Нахимов заблокировал турок в гавани, выждал подкрепление из Севастополя — к нему подошли три 120-пушечных корабля — и 30 ноября начал атаку. Турецкая эскадра стояла на якоре под стенами города, и Осман-паша так неудачно расположил корабли, что они перекрывали сектор обстрела береговых батарей. Орудий на всех шести батареях было аж 38 (по другим сведениям 46), были они малых калибров[6] — от 14 до 19 фунтов, и защищали их лишь земляные брустверы. О плохом их состоянии турки докладывали в Стамбул и если бы Осман-паша не был загипнотизирован магией слов «английский флот», само присутствие которого в Босфоре исключало, по его мнению, опасность русской атаки, он, конечно же, и место эскадре выбрал бы тщательнее, и батареи укрепил бы, и орудия с нестреляющих бортов своих фрегатов и корветов снял бы. На батареях эти 200 пушек принесли бы куда больше пользы.

Но прежде чем последовать за Нахимовым в атаку, зададимся закономерным вопросом. Что, ни царь, ни Корнилов, ни Нахимов не понимали, к чему приведет нападение? Ведь их ясно и недвусмысленно предупредили две ведущие мировые державы! Таланты царя всем известны, но адмиралы?! Да, это понятно — охотничий азарт, лазаревская школа, хорошие, агрессивные командиры кораблей, любимцы экипажей. АДмирал, однако, должен просчитывать последствия своих действий. Если он флотоводец.

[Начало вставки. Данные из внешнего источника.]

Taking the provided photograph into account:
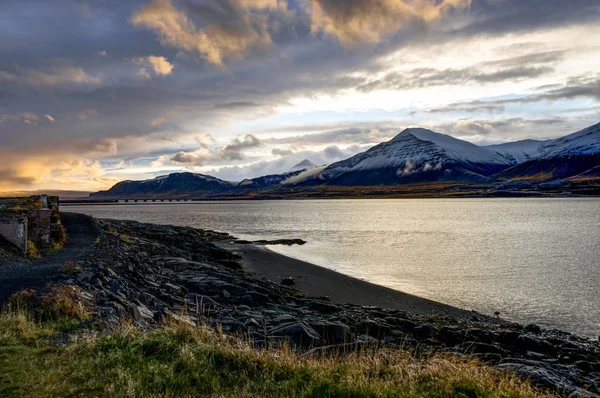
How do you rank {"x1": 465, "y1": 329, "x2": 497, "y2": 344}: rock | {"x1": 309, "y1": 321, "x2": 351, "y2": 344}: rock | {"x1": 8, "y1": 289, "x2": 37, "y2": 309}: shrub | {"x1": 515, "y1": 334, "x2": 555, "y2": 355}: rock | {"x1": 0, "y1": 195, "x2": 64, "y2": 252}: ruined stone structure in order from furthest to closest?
{"x1": 0, "y1": 195, "x2": 64, "y2": 252}: ruined stone structure
{"x1": 465, "y1": 329, "x2": 497, "y2": 344}: rock
{"x1": 515, "y1": 334, "x2": 555, "y2": 355}: rock
{"x1": 309, "y1": 321, "x2": 351, "y2": 344}: rock
{"x1": 8, "y1": 289, "x2": 37, "y2": 309}: shrub

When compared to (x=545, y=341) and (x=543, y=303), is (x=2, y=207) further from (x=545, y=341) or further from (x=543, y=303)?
(x=543, y=303)

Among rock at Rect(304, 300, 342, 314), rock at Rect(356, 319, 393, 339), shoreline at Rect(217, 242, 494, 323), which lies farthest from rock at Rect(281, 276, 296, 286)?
rock at Rect(356, 319, 393, 339)

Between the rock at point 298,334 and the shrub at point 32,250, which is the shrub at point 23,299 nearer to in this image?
the rock at point 298,334

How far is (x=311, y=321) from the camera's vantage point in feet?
49.2

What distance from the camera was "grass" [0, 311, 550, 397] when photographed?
22.5ft

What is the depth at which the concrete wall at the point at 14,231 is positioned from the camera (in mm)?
20344

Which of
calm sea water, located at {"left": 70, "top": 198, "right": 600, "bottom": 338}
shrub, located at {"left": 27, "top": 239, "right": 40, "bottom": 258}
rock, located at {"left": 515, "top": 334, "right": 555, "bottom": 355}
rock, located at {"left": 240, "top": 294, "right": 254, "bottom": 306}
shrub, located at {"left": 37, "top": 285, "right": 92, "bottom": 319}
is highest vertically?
shrub, located at {"left": 27, "top": 239, "right": 40, "bottom": 258}

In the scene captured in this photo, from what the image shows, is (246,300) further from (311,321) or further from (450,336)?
(450,336)

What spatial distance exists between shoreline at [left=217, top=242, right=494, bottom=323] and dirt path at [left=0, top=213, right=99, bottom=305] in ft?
42.5


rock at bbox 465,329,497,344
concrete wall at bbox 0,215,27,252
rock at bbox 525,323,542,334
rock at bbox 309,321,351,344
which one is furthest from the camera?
concrete wall at bbox 0,215,27,252

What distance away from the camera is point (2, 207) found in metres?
23.2

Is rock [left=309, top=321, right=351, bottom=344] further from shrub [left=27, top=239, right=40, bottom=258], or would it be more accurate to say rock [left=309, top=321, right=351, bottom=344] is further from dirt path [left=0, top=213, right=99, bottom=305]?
shrub [left=27, top=239, right=40, bottom=258]

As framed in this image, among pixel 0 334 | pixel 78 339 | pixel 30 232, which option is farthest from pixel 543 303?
pixel 30 232

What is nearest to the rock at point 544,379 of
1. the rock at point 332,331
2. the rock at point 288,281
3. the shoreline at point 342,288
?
the rock at point 332,331
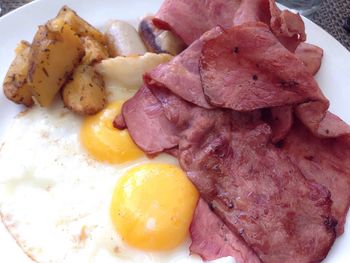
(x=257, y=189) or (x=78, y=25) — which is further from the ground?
(x=78, y=25)

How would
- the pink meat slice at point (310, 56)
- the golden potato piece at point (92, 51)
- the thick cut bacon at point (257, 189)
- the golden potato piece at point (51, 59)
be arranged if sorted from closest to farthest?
1. the thick cut bacon at point (257, 189)
2. the golden potato piece at point (51, 59)
3. the golden potato piece at point (92, 51)
4. the pink meat slice at point (310, 56)

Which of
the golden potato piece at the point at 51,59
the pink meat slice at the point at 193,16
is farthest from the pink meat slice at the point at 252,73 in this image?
the golden potato piece at the point at 51,59

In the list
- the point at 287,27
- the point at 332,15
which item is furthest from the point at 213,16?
the point at 332,15

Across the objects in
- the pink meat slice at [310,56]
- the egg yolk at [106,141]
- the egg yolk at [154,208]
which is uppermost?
the pink meat slice at [310,56]

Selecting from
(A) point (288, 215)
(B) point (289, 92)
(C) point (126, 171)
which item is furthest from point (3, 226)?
(B) point (289, 92)

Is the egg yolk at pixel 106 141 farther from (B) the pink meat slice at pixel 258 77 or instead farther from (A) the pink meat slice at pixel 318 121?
(A) the pink meat slice at pixel 318 121

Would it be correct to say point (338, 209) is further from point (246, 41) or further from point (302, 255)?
point (246, 41)

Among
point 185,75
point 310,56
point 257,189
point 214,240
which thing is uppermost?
point 185,75

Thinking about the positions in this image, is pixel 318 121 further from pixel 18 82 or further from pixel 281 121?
pixel 18 82
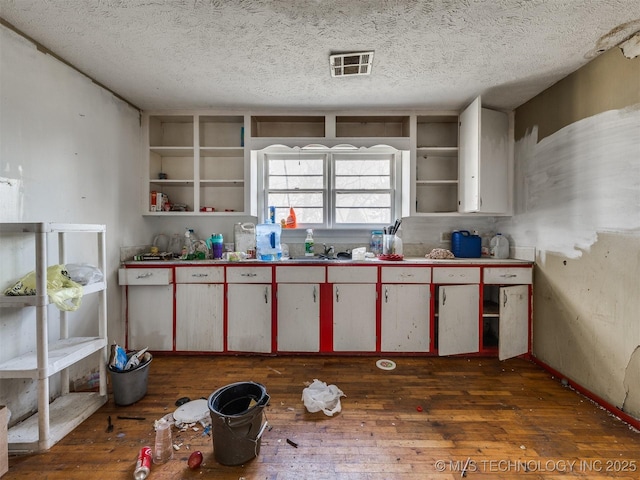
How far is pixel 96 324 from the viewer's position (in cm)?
238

Итак, шесть русских линкоров двумя кильватерными колоннами вошли в гавань Синопа и в половине первого стали на якорь в двух-трех кабельтовых[7] от турок. Те открыли сильный огонь по такелажу и рангоуту[8] с целью нанести потери командам, убирающим паруса. Но Нахимов не послал людей на мачты и стал на якорь с полощущимися парусами. До появления бомбических[9] орудий редко удавалось утопить корабль артиллерийским огнем, проще было взять на абордаж или сжечь, для того и калили ядра, о которых много пишут, чтобы подчеркнуть русский героизм. Но у турок таких орудий не было, да и не ждали они нападения — их батареи №№ 1, 2, 3 даже не успели открыть огонь по идущим мимо кораблям противника. Какие уж тут каленые ядра! Они стали изредка летать лишь в конце боя и никакого вреда не принесли.

Нахимов имел подавляющее преимущество в числе и калибре пушек, в подготовке экипажей и ответил такой канонадой, что уже через полчаса боя флагманский фрегат турок загорелся, два судна взлетели на воздух, остальные отклепывали якорные цепи и выбрасывались на берег. К двум часам дня турецкий огонь почти смолк. И все же турки дрались отчаянно! У российских кораблей рангоут и такелаж были повреждены так сильно, что мачты едва держались, а ремонт затем продлился до февраля следующего года.

К началу третьего часа уже все турецкие корабли пылали, береговые батареи были разбиты, а город охвачен пожарами. В этом бою пришел конец печально известному фрегату «Рафаил». В мае 1829 года, в туман и безветрие, он оказался в окружении эскадры из шести турецких линкоров. Капитан собрал офицерский совет, решили драться. Это, конечно, хорошо, но в английском флоте капитан не собирает советы. Он командует. В итоге «Рафаил» сдался без боя, был переименован в «Фазли-Аллах» и сражался в Синопской бухте. Точно так же, на офицерском совете, менее чем через год будет решаться судьба всего российского черноморского флота. Корнилов рвался в бой, Нахимов и командиры кораблей рисковать не хотели, в итоге флот, уничтожение которого было главной целью союзников, утопили собственноручно, а сами отправились копать окопы. Причем Нахимов так усердствовал в затоплении, что Корнилову пришлось пригрозить ему трибуналом. Обвиняют Меншикова, запретившего выводить флот в море, но Нельсон не задумываясь нарушал такие инструкции, когда считал необходимым. Нельсоны сражаются, а не советуются!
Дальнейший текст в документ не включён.